*EXTRACT PROVIDED*:
___

Basically uniquepaths( row, column ) = 0 if row > N || column > N
1 if row ==N && column == N
uniquepaths(row+1, column) + uniquePaths(row, column+1)
i.e, the solution have optimal substructure and overlapped subproblems. So, it can be solved using Dynamic Programming. Below is memorization (lazy/on demand) version of it (related which basically returns paths as well: Algorithm for finding all paths in a NxN grid) (you may refer to my blog for more details: http://codingworkout.blogspot.com/2014/08/robot-in-grid-unique-paths.html)
private int GetUniquePaths_DP_Memoization_Lazy(int?[][] DP_Memoization_Lazy_Cache, int row,
int column)
{
int N = DP_Memoization_Lazy_Cache.Length - 1;
if (row > N)
{
return 0;
}
if (column > N)
{
return 0;
}
if(DP_Memoization_Lazy_Cache[row][column] != null)
{
return DP_Memoization_Lazy_Cache[row][column].Value;
}
if((row == N) && (column == N))
{
DP_Memoization_Lazy_Cache[N][N] = 1;
return 1;
}
int pathsWhenMovedDown = this.GetUniquePaths_DP_Memoization_Lazy(DP_Memoization_Lazy_Cache,
row + 1, column);
int pathsWhenMovedRight = this.GetUniquePaths_DP_Memoization_Lazy(DP_Memoization_Lazy_Cache,
row, column + 1);
DP_Memoization_Lazy_Cache[row][column] = pathsWhenMovedDown + pathsWhenMovedRight;
return DP_Memoization_Lazy_Cache[row][column].Value;
}
where the caller is
int GetUniquePaths_DP_Memoization_Lazy(int N)
{
int?[][] DP_Memoization_Lazy_Cache = new int?[N + 1][];
for(int i =0;i<=N;i++)
{
DP_Memoization_Lazy_Cache[i] = new int?[N + 1];
for(int j=0;j<=N;j++)
{
DP_Memoization_Lazy_Cache[i][j] = null;
}
}
this.GetUniquePaths_DP_Memoization_Lazy(DP_Memoization_Lazy_Cache, row: 1, column: 1);
return DP_Memoization_Lazy_Cache[1][1].Value;
}
Unit Tests
[TestCategory(Constants.DynamicProgramming)]
public void RobotInGridTests()
{
int p = this.GetNumberOfUniquePaths(3);
Assert.AreEqual(p, 6);
int p1 = this.GetUniquePaths_DP_Memoization_Lazy(3);
Assert.AreEqual(p, p1);
var p2 = this.GetUniquePaths(3);
Assert.AreEqual(p1, p2.Length);
foreach (var path in p2)
{
Debug.WriteLine("===================================================================");
foreach (Tuple<int, int> t in path)

___

*SUPPLIED DATA*:

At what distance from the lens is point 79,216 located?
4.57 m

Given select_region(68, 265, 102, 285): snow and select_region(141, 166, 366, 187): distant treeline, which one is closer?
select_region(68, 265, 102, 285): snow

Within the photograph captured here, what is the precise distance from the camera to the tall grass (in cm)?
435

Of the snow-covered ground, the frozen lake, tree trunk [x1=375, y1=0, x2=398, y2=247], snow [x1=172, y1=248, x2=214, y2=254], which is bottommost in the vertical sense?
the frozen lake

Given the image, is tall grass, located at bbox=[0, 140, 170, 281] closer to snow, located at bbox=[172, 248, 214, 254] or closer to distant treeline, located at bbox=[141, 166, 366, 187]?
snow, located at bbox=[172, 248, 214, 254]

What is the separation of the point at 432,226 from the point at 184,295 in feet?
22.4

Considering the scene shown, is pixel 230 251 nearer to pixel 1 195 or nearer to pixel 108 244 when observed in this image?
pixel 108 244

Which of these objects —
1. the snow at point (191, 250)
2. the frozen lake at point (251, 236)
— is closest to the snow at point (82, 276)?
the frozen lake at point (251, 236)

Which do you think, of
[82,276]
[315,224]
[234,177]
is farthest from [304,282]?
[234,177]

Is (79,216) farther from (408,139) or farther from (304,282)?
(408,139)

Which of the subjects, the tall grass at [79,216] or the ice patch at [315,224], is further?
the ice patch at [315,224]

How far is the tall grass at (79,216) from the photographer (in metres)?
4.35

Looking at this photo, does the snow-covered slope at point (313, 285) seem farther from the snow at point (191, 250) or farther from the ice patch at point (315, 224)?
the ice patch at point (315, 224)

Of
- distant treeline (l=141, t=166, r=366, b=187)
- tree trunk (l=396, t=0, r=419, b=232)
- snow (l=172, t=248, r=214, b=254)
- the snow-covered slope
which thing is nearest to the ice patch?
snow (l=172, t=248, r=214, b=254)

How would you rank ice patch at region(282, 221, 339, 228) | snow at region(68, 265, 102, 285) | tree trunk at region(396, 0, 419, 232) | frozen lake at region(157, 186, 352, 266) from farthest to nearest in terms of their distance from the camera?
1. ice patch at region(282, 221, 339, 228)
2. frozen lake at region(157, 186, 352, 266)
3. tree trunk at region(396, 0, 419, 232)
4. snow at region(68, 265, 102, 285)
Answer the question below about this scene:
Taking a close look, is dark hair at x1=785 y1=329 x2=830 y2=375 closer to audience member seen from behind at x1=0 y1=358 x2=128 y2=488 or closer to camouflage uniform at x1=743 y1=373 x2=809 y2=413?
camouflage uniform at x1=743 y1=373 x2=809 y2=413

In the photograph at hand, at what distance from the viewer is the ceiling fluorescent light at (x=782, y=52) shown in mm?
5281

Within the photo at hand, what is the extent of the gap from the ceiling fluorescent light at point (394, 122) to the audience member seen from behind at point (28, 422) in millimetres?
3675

___

*TASK REQUIREMENTS*:
- 1) Set down the part of the text on unique grid paths that opens with the words containing "i.e, the solution" and closes with "if (row > N)".
- 2) Summarize the text on unique grid paths in two sentences.
The records have nothing to do with this work.

*ANSWERS PER TASK*:
- 1)
i.e, the solution have optimal substructure and overlapped subproblems. So, it can be solved using Dynamic Programming. Below is memorization (lazy/on demand) version of it (related which basically returns paths as well: Algorithm for finding all paths in a NxN grid) (you may refer to my blog for more details: http://codingworkout.blogspot.com/2014/08/robot-in-grid-unique-paths.html)
private int GetUniquePaths_DP_Memoization_Lazy(int?[][] DP_Memoization_Lazy_Cache, int row,
int column)
{
int N = DP_Memoization_Lazy_Cache.Length - 1;
if (row > N)

- 2) The text defines the number of unique paths from a grid cell recursively: zero if the row or column exceeds N, one at cell (N, N), and otherwise the sum of the paths after moving down and after moving right. Because the problem has optimal substructure and overlapping subproblems, the text gives a lazy memoization version in code that caches results in an N+1 by N+1 table starting from row 1, column 1, plus unit tests checking that a grid of size 3 yields 6 paths.